> Your instructions
Given the entries that follow, write out exactly the lines starting at the one containing "Element at pos(428,322)?" and ending at the one containing "emerging-flux region: (250, 263, 277, 304)", both ends included, and only those.

###

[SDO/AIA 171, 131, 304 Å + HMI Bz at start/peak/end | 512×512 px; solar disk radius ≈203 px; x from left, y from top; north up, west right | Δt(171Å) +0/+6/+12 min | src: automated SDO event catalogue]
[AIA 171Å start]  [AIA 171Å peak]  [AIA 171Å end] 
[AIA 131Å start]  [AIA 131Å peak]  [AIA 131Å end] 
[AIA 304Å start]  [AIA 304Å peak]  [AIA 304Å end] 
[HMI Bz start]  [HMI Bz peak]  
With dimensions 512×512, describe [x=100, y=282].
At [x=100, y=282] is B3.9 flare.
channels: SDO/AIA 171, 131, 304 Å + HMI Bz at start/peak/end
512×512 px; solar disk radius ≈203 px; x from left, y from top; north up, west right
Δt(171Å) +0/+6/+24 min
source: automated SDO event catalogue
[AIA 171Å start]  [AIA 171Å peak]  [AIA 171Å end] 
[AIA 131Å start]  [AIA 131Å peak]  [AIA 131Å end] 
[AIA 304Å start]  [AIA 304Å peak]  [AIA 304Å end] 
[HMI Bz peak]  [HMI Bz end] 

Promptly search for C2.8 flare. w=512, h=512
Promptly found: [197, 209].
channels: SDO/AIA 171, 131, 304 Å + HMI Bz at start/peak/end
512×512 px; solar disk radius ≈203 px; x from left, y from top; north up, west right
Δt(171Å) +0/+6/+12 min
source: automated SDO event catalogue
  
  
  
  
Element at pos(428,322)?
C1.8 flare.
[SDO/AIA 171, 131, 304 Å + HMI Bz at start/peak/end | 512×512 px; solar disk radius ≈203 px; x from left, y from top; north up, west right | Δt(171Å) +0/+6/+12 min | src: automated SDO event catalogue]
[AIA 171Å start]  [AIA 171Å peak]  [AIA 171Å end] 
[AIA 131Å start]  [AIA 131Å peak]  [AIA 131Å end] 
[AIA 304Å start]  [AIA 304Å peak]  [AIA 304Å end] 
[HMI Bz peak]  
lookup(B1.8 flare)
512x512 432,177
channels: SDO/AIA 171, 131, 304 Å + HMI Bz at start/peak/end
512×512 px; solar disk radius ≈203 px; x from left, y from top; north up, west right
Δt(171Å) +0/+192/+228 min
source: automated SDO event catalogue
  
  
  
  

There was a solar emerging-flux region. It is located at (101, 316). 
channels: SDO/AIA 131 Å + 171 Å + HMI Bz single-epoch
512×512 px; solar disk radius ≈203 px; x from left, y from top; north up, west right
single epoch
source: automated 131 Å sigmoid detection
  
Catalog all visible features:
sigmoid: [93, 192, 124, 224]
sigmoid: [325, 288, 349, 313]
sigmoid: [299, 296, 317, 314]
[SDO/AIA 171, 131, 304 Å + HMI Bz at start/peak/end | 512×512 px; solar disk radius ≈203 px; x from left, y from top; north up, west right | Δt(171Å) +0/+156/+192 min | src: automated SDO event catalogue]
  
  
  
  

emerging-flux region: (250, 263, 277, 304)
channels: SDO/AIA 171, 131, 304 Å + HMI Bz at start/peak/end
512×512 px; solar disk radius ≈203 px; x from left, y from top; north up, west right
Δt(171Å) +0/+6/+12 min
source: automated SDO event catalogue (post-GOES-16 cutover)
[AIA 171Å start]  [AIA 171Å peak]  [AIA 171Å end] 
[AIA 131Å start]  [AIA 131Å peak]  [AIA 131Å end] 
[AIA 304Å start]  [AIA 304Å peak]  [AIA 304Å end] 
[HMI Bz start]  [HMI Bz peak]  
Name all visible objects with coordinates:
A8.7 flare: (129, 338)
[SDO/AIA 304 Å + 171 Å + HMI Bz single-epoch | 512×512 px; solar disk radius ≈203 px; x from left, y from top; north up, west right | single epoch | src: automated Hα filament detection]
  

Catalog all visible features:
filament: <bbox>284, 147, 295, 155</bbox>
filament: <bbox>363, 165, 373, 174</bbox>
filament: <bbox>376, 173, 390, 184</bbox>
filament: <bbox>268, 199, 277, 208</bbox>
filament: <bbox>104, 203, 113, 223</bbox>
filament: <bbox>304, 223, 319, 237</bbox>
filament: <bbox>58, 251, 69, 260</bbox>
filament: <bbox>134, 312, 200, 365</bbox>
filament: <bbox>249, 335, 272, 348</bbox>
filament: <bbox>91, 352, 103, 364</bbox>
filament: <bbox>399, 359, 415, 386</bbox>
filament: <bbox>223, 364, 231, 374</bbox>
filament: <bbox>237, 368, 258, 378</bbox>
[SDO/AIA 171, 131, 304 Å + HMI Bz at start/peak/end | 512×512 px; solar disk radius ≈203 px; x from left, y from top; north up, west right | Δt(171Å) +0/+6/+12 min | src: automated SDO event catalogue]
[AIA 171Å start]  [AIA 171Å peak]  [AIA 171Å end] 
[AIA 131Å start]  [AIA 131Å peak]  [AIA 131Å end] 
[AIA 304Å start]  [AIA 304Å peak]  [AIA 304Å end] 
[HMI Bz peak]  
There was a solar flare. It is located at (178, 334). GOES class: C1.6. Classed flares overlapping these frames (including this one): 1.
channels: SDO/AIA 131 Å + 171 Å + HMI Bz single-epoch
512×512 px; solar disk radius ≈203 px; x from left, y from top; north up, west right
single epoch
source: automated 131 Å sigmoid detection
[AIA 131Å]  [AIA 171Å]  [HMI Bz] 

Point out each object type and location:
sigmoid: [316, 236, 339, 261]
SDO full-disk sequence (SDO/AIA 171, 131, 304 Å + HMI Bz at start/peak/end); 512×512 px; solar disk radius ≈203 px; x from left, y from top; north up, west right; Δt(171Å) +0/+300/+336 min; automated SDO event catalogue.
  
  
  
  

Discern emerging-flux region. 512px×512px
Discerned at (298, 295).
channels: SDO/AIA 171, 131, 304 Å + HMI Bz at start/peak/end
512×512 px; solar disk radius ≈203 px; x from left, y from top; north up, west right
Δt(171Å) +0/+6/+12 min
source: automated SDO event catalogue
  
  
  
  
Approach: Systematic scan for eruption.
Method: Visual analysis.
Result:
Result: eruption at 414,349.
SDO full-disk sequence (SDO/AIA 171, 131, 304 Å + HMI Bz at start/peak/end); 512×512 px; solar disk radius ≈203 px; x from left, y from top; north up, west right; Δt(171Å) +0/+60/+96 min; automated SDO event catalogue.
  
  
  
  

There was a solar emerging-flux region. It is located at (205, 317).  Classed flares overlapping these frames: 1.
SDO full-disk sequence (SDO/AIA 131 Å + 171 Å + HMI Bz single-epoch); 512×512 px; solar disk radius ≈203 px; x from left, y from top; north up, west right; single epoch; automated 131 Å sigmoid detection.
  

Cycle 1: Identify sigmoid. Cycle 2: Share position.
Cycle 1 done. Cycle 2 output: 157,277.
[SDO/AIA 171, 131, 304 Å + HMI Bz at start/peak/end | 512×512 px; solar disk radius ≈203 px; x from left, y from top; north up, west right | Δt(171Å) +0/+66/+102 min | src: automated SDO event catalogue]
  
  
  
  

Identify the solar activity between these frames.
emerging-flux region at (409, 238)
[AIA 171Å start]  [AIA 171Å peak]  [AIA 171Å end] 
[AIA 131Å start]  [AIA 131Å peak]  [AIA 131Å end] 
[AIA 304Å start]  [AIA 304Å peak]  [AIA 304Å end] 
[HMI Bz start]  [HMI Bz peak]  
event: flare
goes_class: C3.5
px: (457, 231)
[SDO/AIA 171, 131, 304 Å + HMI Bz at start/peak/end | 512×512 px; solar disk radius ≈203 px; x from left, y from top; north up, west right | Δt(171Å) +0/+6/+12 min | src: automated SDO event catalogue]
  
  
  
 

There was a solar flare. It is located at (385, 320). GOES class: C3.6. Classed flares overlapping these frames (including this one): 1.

###

> Response for this exercise
Element at pos(428,322)?
C1.8 flare.
[SDO/AIA 171, 131, 304 Å + HMI Bz at start/peak/end | 512×512 px; solar disk radius ≈203 px; x from left, y from top; north up, west right | Δt(171Å) +0/+6/+12 min | src: automated SDO event catalogue]
[AIA 171Å start]  [AIA 171Å peak]  [AIA 171Å end] 
[AIA 131Å start]  [AIA 131Å peak]  [AIA 131Å end] 
[AIA 304Å start]  [AIA 304Å peak]  [AIA 304Å end] 
[HMI Bz peak]  
lookup(B1.8 flare)
512x512 432,177
channels: SDO/AIA 171, 131, 304 Å + HMI Bz at start/peak/end
512×512 px; solar disk radius ≈203 px; x from left, y from top; north up, west right
Δt(171Å) +0/+192/+228 min
source: automated SDO event catalogue
  
  
  
  

There was a solar emerging-flux region. It is located at (101, 316). 
channels: SDO/AIA 131 Å + 171 Å + HMI Bz single-epoch
512×512 px; solar disk radius ≈203 px; x from left, y from top; north up, west right
single epoch
source: automated 131 Å sigmoid detection
  
Catalog all visible features:
sigmoid: [93, 192, 124, 224]
sigmoid: [325, 288, 349, 313]
sigmoid: [299, 296, 317, 314]
[SDO/AIA 171, 131, 304 Å + HMI Bz at start/peak/end | 512×512 px; solar disk radius ≈203 px; x from left, y from top; north up, west right | Δt(171Å) +0/+156/+192 min | src: automated SDO event catalogue]
  
  
  
  

emerging-flux region: (250, 263, 277, 304)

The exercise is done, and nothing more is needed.